2- Tertîb-i Ecza. Hacılar için hazırlanmış bir sağlık rehberidir. Mustafa Reşid Efendi’nin (ö. 1830) hazırladığı eser Behçet Efendi tarafından gözden geçirilerek bazı ilâveler yapılmış ve hacla ilgili Mehmed Edib’in Nehcetü’l-menözil ile Murad Nakşibendî’nin Nebzetü’l-menâsik adlı eserleriyle bir arada basılmıştır.
3- Kolera Risalesi. Kolera mikrobunun henüz keşfedilmediği bir dönemde kaleme alınan bu eser koleranın belirtileri, bu hastalıktan korunma ve tedavi yollarıyla ilgili olup Almanca’ya ve Arapça’ya tercüme edilmiştir.
4- Makale îî emrâzi’l – firengiyye. İstanbul Üniversitesi Kütüphanesi’nde Abdülhak Molla adına kayıtlı olan (TY, nr. 4209) ve 1243 (1827-28) tarihli müellif nüshası olduğu belirtilen risale aslında Behçet Efendi’ye aittir.
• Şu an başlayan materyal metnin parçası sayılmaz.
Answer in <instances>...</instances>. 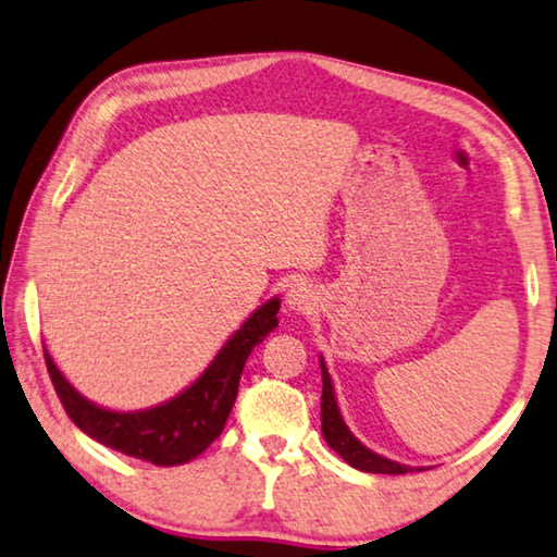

Behçet Mustafa Efendi ayrıca Batı dillerinden bazı risalelerle Abdurrahman el-Cebertî’nin Mazharü’t-takdis bizehâbi devleti’l-Fransîs’in Târîh-i Mısır ve Buffon’un Histoire Naturelle’mı de Târîh-i Tabîî adlarıyla Türkçe’ye çevirmiştir. Fizyoloji alanındaki tercümesi üzerine ise E. Kâhya Mustafa Behçet Efendi’nin “Fizyoloji Tercümesi” Adlı Kitabı, Çağında Avrupa’da ve Bizde Fizyoloji Çalışmaları adıyla bir araştırma yapmıştır. Aynı zamanda şair olan Mustafa Behçet Efendi’nin çeşitli şiir mecmualarında şiirleri, Arif Hikmet ve Fatİn tezkirelerinde ise şiirlerinden örnekler bulunmaktadır.